I want to like Adam Grant.
In a shorter medium (blogs and articles in places like HBR),
he has written some smart things, and he has worked professionally with people
I like.
His books seem to miss the mark though. His first, Give and
Take, had some interesting ideas in it. It is just that Grant seems to have
this thought where he should be publishing on a big idea. Therefore, in that first
book, he created a trichotomy where people fit in one of three categories
professionally – you were either a giver, a taker, or a matcher. The key was to
be the matcher. However, there was a weird caveat that it was not all matchers.
I liked the book well enough that I remember that taxonomy that he drew, but it
felt like a letdown because it relied too heavily on a few examples.
It is as if he does take that big idea he wants to talk about,
finds the examples, and then uses them as a highlight. Maybe it is a narrative
thing he’s doing (he does call himself a social scientist in this book more
than once), trying to use examples to tell a better story because data is not
as fun to read on the train, I don’t know. But he makes the same choices in
Originals as he did in Give and Take.
Therefore, that lead me, as I was reading, to try to think
of this book and how I would describe it. In one sense, it does feel like it is
pointed towards some self-satisfied liberal elite establishment pseudo-intellectual
thing. I mean, look at the blurbs. Sheryl Sandberg helped edit it as per the
acknowledgements, and she wrote the forward. It is blurbed by Malcolm Gladwell,
Richard Branson, Ariana Huffington, and Peter Thiel, to show you what the intended
audience is. For what it’s worth, it feels like an extended TED talk. For me, that
is not a charitable comparison, but it may appeal to some people.

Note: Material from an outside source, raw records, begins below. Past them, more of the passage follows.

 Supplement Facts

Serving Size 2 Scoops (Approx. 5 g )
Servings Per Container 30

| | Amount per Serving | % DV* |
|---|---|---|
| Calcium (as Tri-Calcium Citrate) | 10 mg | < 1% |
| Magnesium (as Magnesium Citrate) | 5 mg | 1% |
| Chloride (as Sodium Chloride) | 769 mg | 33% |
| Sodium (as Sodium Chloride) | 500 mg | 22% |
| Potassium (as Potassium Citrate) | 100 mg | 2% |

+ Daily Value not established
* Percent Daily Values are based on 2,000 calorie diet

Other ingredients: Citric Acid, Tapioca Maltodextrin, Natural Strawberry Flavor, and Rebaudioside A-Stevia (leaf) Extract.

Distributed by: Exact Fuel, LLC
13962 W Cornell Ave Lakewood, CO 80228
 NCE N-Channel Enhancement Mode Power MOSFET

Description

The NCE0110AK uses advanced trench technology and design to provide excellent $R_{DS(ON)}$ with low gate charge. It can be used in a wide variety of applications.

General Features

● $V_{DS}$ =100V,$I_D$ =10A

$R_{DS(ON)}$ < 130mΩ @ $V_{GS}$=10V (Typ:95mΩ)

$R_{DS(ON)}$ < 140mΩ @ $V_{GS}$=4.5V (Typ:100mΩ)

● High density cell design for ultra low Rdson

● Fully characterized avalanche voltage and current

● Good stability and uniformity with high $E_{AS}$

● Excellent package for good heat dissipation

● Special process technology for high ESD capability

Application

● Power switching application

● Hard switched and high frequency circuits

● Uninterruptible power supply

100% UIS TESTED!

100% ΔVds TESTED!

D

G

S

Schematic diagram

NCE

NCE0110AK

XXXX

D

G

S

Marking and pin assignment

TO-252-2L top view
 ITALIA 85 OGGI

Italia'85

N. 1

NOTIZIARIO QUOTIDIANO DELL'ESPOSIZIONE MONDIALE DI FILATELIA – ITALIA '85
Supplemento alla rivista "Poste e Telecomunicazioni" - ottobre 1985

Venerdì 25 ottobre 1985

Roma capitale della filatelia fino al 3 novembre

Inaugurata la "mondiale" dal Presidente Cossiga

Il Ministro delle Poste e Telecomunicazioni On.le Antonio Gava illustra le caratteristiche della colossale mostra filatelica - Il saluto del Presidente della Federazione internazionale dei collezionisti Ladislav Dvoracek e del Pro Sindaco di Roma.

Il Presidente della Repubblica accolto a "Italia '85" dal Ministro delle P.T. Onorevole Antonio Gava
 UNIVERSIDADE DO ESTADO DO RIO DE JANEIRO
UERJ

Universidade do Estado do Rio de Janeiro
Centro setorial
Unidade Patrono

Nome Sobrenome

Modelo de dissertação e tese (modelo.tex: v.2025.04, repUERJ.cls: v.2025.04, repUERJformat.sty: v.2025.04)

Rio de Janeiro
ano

All this is not to say that there is not valuable information
and insights embedded in the book. There is a part about Martin Luther King
prepping his famous “I have a Dream Speech”. There is an extended section on
the birth of the women’s suffrage that brought to my attention an important figure
in American history I was very unaware of. The problem is that these sections
were used to illustrate the broader points that Grant was speaking on and it
may not have been the best fit (the lessons were “procrastination can be useful”
and then “build coalitions”). It is as if Grant is just pulling in the things
that are interesting to him and trying to apply them to the larger idea that
being original is good.
This of course is true. But for me the most troubling thing
was that originality as looked at in the book was focused mostly on business
success, with a side of politics. The only originality that Grant wrote of in
the arts was in comedy – nothing about Duchamp or John Cage, but we learn how
birth order may influence how often a baseball player steals a base. My guess
is that art is just too far outside of Grant’s domain for him to write cogently
on it, but it is a huge blind spot in a book about the importance of
originality (No “Make it new” or worrying about the anxiety of influence). Nevertheless,
perhaps that is just showing my domain preferences.